### What you are asked to do
Leave the pictures in the listing below aside and reproduce exactly the lines starting with the one with "Đồng hồ Skagen" and going on through the one with "Freeshipping wholesale retail", both ends included.

### Data for the task
_ _ _ _ _ _ _

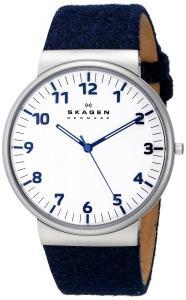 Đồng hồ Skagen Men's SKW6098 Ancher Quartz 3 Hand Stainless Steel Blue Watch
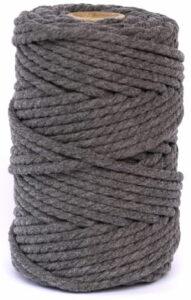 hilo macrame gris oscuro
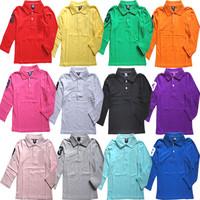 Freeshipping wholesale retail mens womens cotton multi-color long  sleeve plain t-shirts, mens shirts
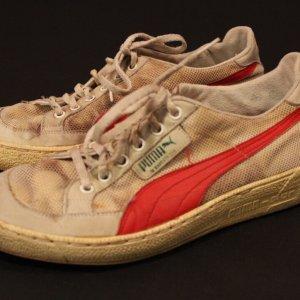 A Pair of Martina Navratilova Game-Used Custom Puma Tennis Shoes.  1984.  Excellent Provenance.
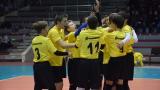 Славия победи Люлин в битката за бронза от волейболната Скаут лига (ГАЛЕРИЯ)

_ _ _ _ _ _ _

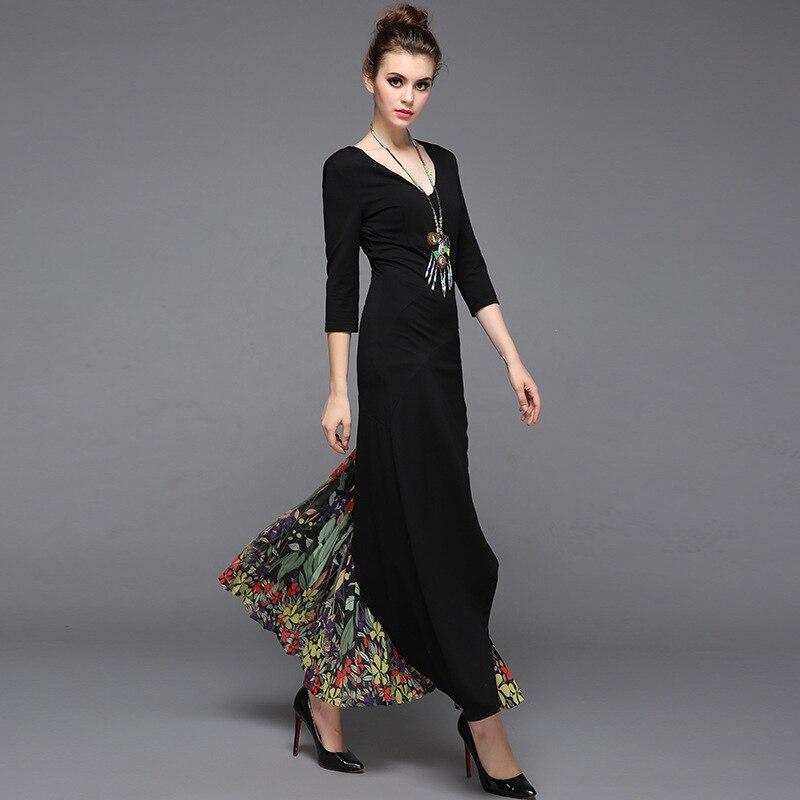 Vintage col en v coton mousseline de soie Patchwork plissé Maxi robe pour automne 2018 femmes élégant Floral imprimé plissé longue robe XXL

_ _ _ _ _ _ _

### Answer area
 Đồng hồ Skagen Men's SKW6098 Ancher Quartz 3 Hand Stainless Steel Blue Watch
 hilo macrame gris oscuro
 Freeshipping wholesale retail mens womens cotton multi-color long  sleeve plain t-shirts, mens shirts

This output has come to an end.